§ Passage to read:
Karen’s Story
After four years of marriage and two miscarriages, my husband Jamie and I were overjoyed the day we learned we were expecting a baby girl. We could not wait to share the happy news with our family and friends. Despite being diagnosed early in my pregnancy with hyperemesis, an extreme form of morning sickness, I was very excited for the future. Everything changed drastically though, when I began feeling really anxious. I had dealt with anxiety in the past after the loss of my mom, but this was different. The anxiety started affecting my sleep and I developed terrible insomnia. To my horror, this snowball effect continued and quickly progressed into debilitating, prenatal depression during the fourth month of my pregnancy. Depression was something I had never experienced before, but I soon learned firsthand the depths of its darkness.
Awaiting the birth of our first child should have been one of the best times in our lives, decorating the nursery, choosing baby names and attending baby showers in our honor. But it was undoubtedly the worst, because I was too sick to do any of these things or anything else that resembled a normal life. I saw a psychiatrist who prescribed medications but they did not relieve the anxiety or insomnia, and especially not the depression. I worried constantly about how these medications would affect my growing baby.
I had to take medical leave from my career of fifteen years, and Jamie used the Family Medical Leave Act to stay home and care for me. He helped me shower and get dressed, prepared every meal and drove me to all my doctors' appointments. He was with me constantly as I was afraid to be alone. This went on for so long that he eventually lost his job, and so we found ourselves facing a financial hardship as well.
Our baby girl Lola was born on November 12th, 2008, and my doctors as well as my entire family hoped that her birth would be a turning point for me. Instead, my symptoms worsened and I transitioned into postpartum depression. Jamie was head over heals in love with her the minute he laid eyes on her. On the other hand, I failed to develop feelings for my beautiful baby. In fact, I had no desire to hold her, kiss her or comfort her. Every time she smiled, I would cry. Every time she cried, I would cringe inside. There was no way I could care for her so Jamie, along with my father's help, took care of both of us. I remember feeling sorry for Lola that she had a mommy like me who was disabled and distant. Precious moments were passing me by. I continued to try multiple medications that either did not work or caused horrible side effects.
As if the anxiety and depression were not enough, the sleep deprivation was almost more than I could bear. This went way beyond the normal sleepless nights that new moms know to expect. For months on end, I could only sleep one to two hours every night and could not nap during the day no matter how hard I tried. This was despite taking the strongest sleep aids that my doctors could prescribe. It felt like my body was simply going to give out on me from the sheer physical and mental exhaustion. I was unable to do the things that I desperately needed to do to get better, like exercising and other normal activities. I was unable to manage simple chores around the house. I could not stand to read or watch television. There was no pleasure in anything I did. My days consisted of moving from my bed to what my father called "the depression couch" and then back to bed again.

§ Provided material:
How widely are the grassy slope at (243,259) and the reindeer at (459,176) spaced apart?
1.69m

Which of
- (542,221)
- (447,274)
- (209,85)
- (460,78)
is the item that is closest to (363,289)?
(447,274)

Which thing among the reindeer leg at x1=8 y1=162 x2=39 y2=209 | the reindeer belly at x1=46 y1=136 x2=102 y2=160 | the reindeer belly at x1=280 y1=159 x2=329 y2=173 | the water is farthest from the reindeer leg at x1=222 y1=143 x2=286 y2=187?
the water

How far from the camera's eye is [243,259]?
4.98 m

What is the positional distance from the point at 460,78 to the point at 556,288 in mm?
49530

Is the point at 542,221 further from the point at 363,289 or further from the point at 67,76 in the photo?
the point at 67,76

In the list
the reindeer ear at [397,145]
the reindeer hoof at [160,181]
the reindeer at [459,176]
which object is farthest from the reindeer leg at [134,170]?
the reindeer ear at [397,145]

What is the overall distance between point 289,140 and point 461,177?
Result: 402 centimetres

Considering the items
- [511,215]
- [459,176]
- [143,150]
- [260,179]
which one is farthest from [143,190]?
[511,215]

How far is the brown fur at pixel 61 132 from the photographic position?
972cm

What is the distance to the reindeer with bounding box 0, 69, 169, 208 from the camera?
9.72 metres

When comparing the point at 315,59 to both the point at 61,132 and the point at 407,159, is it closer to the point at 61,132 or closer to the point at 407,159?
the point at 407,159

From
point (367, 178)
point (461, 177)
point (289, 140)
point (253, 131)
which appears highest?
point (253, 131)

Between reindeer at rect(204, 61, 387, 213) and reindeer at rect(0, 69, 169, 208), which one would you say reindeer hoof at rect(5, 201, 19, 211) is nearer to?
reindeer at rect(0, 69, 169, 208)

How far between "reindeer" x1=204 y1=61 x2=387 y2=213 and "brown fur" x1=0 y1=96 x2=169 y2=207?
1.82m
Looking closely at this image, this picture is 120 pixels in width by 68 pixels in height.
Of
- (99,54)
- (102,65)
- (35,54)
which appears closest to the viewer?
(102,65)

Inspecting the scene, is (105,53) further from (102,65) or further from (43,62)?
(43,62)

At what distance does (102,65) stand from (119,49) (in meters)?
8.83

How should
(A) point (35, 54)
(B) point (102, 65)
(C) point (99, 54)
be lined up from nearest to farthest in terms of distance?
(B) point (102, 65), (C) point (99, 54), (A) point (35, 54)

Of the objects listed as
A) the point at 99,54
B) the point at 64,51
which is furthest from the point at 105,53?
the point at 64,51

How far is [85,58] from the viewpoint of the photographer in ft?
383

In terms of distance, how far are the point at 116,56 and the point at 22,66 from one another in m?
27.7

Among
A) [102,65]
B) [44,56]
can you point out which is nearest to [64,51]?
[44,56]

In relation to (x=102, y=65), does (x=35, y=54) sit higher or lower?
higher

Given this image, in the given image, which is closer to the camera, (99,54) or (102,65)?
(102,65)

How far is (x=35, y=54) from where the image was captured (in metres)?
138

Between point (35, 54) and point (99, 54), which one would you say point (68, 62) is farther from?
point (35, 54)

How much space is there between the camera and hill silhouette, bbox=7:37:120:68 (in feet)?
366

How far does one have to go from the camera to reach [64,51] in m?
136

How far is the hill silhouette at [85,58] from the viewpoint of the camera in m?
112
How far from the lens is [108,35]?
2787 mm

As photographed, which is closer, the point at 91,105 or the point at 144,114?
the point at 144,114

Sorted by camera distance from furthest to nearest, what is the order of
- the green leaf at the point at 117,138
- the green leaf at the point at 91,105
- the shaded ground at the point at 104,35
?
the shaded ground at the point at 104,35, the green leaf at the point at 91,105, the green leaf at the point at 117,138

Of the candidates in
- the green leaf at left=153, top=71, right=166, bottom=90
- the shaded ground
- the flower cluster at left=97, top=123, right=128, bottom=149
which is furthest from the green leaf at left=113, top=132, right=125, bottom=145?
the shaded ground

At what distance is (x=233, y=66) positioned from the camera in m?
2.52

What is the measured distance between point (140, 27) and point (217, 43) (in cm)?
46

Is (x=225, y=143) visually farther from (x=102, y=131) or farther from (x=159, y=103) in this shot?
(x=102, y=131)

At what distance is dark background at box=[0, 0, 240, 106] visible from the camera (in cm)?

§ Tasks to perform:
**A.** From Karen's story, copy the passage that begins at the words "Awaiting the birth" and stops after the words "my growing baby.".
**B.** Write the next part of Karen's story about her prenatal and postpartum depression, picking up after its final sentence.

§ Answers for this exercise:
**A.**
Awaiting the birth of our first child should have been one of the best times in our lives, decorating the nursery, choosing baby names and attending baby showers in our honor. But it was undoubtedly the worst, because I was too sick to do any of these things or anything else that resembled a normal life. I saw a psychiatrist who prescribed medications but they did not relieve the anxiety or insomnia, and especially not the depression. I worried constantly about how these medications would affect my growing baby.

**B.**
The best efforts by Jamie, family and friends to reach out to me could not break through the darkness that surrounded me. I had completely isolated myself from all my friends, including my best friend of more than 25 years, and the majority of my family. The depression deepened to the point where I was convinced that I was going to be like that for the rest of my life. I was never going to smile or laugh again, I was never going to be the independent person I once was and worst of all, Lola was never going to have the kind of mother she deserved.
Then a ray of light finally appeared in the darkness. I found a therapist who succeeded in gaining my trust and persuaded me to start letting loved ones back into my life. I was also fortunate enough to have an angel come into my life, a perfect stranger who had recently gone through postpartum depression herself. It was my cofounder Shelley Shook. Words cannot express what it meant to be able to talk to someone who knew exactly what I was going through. And I finally found a combination of medications that slowly started working, allowing me to sleep a little better and take baby steps towards my recovery.
Today I am back at work, and Jamie is a stay-at-home daddy to Lola. I feel like I have myself and my life back, which I was certain were lost to me forever. I have joy and hope again and best of all, I love my husband and baby girl more than I ever thought possible. If I can recover after suffering nearly a year with severe prenatal and postpartum depression, then anyone can. There is a beautiful butterfly waiting to emerge from that dark cocoon.